Prefeito Daniel Guerra diz que seu governo é alvo de sabotagem e terrorismo 

Ao fazer balanço dos seis meses, fez acusações à imprensa e aos médicos servidores em greve

Prefeito Daniel Guerra diz que seu governo é alvo de sabotagem e terrorismo  Roni Rigon/Agencia RBS
Guerra, ao lado do chefe de Gabinete, Júlio César Freitas da Rosa, apelou e disse que se fosse médico, seu gabinete seria no Postão  Foto: Roni Rigon / Agencia RBS

Ao falar sobre a saúde, no balanço dos seis meses de governo, área mais problemática da administração, o prefeito Daniel Guerra (PRB) optou por sair disparando contra a imprensa, tom conhecido usado pelo que ele chama de "velha política" e é repelida pelo gestor. E ainda disse que seu governo é alvo de sabotagem e terrorismo, referindo-se aos médicos servidores.

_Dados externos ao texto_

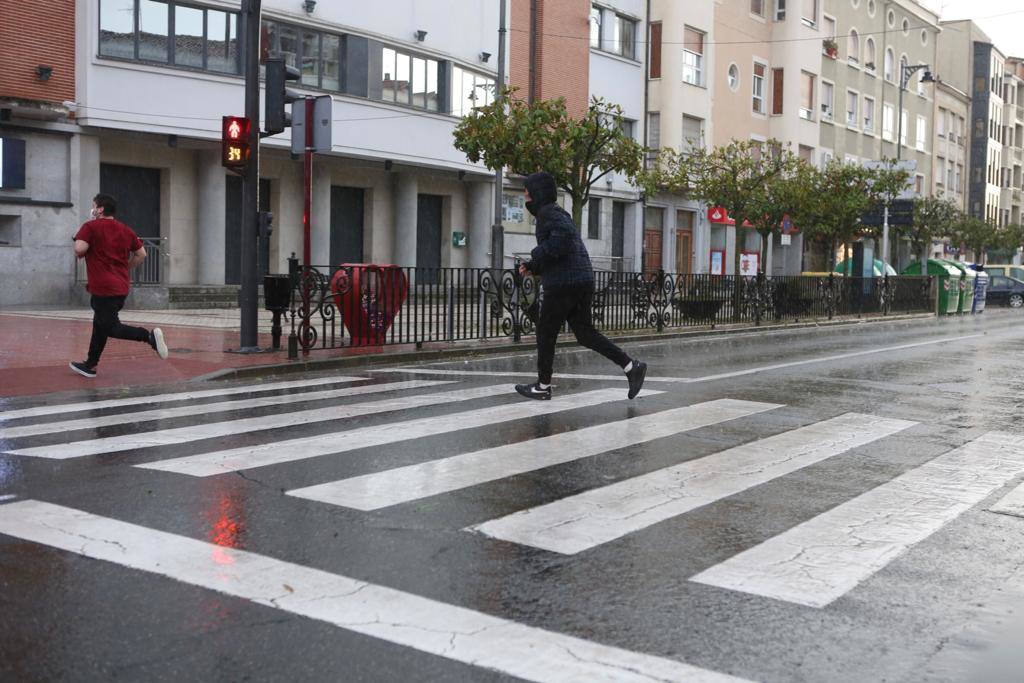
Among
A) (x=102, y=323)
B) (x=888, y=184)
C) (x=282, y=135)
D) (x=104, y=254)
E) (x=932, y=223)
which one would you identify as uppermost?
(x=282, y=135)

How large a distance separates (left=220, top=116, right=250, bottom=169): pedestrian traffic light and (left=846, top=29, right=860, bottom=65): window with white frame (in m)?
44.6

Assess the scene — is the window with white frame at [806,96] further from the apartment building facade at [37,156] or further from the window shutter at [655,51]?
→ the apartment building facade at [37,156]

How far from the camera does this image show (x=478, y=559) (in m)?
4.46

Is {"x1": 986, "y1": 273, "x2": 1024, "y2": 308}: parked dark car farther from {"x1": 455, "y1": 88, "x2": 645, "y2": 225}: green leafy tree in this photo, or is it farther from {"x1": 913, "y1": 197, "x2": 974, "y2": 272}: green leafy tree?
{"x1": 455, "y1": 88, "x2": 645, "y2": 225}: green leafy tree

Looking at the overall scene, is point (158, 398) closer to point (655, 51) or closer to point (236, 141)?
point (236, 141)

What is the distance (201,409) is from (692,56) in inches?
1373

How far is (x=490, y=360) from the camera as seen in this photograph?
45.7 ft

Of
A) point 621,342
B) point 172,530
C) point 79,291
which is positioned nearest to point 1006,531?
point 172,530

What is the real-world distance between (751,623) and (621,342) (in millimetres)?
14068

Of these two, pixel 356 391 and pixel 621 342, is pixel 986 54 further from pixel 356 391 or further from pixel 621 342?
pixel 356 391

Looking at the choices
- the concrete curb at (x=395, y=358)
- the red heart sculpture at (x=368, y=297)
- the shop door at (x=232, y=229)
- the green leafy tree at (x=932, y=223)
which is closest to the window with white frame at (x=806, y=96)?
the green leafy tree at (x=932, y=223)

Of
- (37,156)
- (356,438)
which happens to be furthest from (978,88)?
(356,438)

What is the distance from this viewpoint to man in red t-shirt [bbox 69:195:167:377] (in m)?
10.4

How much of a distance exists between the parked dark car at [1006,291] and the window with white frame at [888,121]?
10.2 m
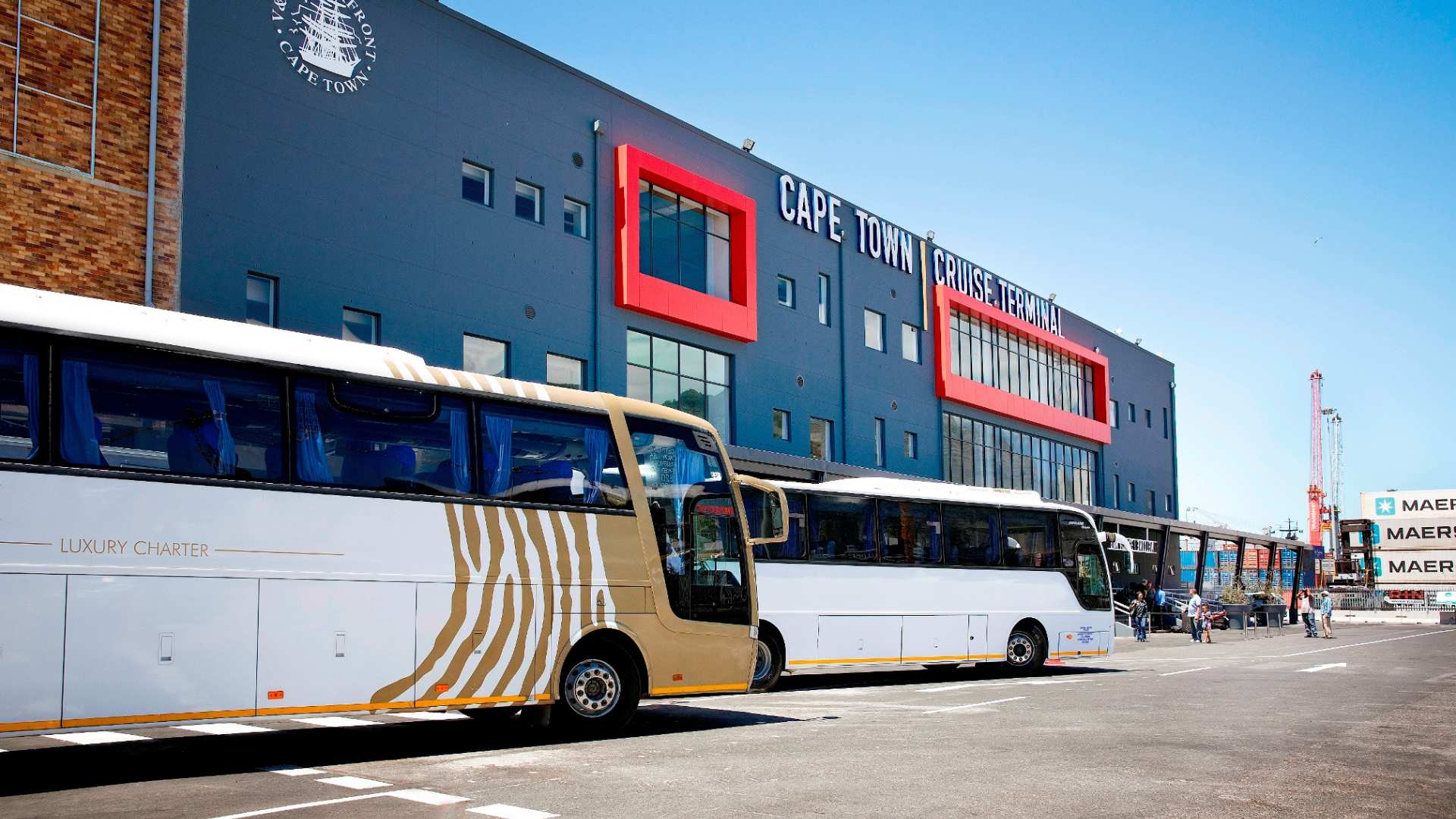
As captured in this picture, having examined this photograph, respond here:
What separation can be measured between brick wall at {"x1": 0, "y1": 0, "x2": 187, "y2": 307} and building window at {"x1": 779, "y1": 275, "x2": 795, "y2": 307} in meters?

Guerra declarou que "este momento faz saltar o que estava oculto, faz saltar o que estava mascarado, faz saltar o que a população sentia e sofria em situações muito piores que a atual e que não era sequer partilhado pela imprensa".

O prefeito colocou a imprensa da cidade sob suspeita.

– Não sei por quê. Não sei, não sei se tem alguma relação com a enxurrada de milhões que a publicidade injetava nos veículos de comunicação de Caxias do Sul. Pode ser coincidência, estou fazendo apenas uma hipótese.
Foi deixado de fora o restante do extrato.